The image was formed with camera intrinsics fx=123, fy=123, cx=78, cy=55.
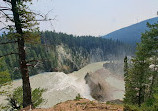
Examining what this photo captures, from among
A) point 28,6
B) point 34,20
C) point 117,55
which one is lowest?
point 117,55

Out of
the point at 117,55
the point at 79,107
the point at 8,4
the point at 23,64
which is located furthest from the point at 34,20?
the point at 117,55

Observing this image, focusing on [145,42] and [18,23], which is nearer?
[18,23]

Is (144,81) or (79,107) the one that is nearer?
(79,107)

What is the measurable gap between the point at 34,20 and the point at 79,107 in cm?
580

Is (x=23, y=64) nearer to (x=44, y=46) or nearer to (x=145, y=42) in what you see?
(x=44, y=46)

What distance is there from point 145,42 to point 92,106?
11794 millimetres

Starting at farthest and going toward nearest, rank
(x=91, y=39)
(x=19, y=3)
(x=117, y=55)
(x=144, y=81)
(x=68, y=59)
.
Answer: (x=91, y=39) → (x=117, y=55) → (x=68, y=59) → (x=144, y=81) → (x=19, y=3)

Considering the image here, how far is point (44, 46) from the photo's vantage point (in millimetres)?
6852

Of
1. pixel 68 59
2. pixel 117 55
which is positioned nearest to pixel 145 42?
pixel 68 59

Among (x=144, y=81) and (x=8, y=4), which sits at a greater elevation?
(x=8, y=4)

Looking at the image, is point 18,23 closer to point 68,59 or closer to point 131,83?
point 131,83

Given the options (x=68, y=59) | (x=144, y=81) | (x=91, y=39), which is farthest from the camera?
(x=91, y=39)

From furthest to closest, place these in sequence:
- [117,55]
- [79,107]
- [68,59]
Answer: [117,55] < [68,59] < [79,107]

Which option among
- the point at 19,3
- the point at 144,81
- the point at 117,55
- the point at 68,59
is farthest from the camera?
the point at 117,55
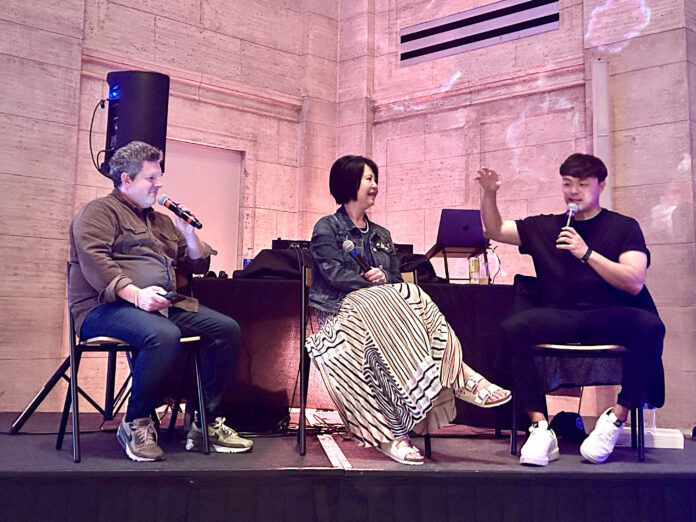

──────────────────────────────

→ PROBLEM TO WORK ON: Transcribe, word for word, the lines of the items from the line holding "Is (x=23, y=64)" through the end of the items, both ends included. Leave the pictures out of your answer.

→ SOLUTION:
Is (x=23, y=64) nearer to (x=44, y=46) or nearer to (x=145, y=42) in what you see?
(x=44, y=46)

What distance is there from point 145,42 to point 92,106?
11794 millimetres

Starting at farthest and going toward nearest, rank
(x=91, y=39)
(x=19, y=3)
(x=117, y=55)
(x=144, y=81)
(x=68, y=59)
.
Answer: (x=91, y=39) → (x=117, y=55) → (x=68, y=59) → (x=144, y=81) → (x=19, y=3)

Considering the image here, how far is point (44, 46) from the photo's vantage point (in millimetres)?
6852

Of
1. pixel 68 59
2. pixel 117 55
which is positioned nearest to pixel 145 42?
pixel 68 59

Among (x=144, y=81) and (x=8, y=4), which sits at a greater elevation?
(x=8, y=4)

Looking at the image, is point 18,23 closer to point 68,59 or closer to point 131,83?
point 131,83

Given the options (x=68, y=59) | (x=144, y=81) | (x=91, y=39), which is farthest from the camera?
(x=91, y=39)

From furthest to closest, place these in sequence:
- [117,55]
- [79,107]
- [68,59]
Answer: [117,55] < [68,59] < [79,107]

Which option among
- the point at 19,3
- the point at 144,81
- the point at 117,55
- the point at 68,59
is farthest from the camera?
the point at 117,55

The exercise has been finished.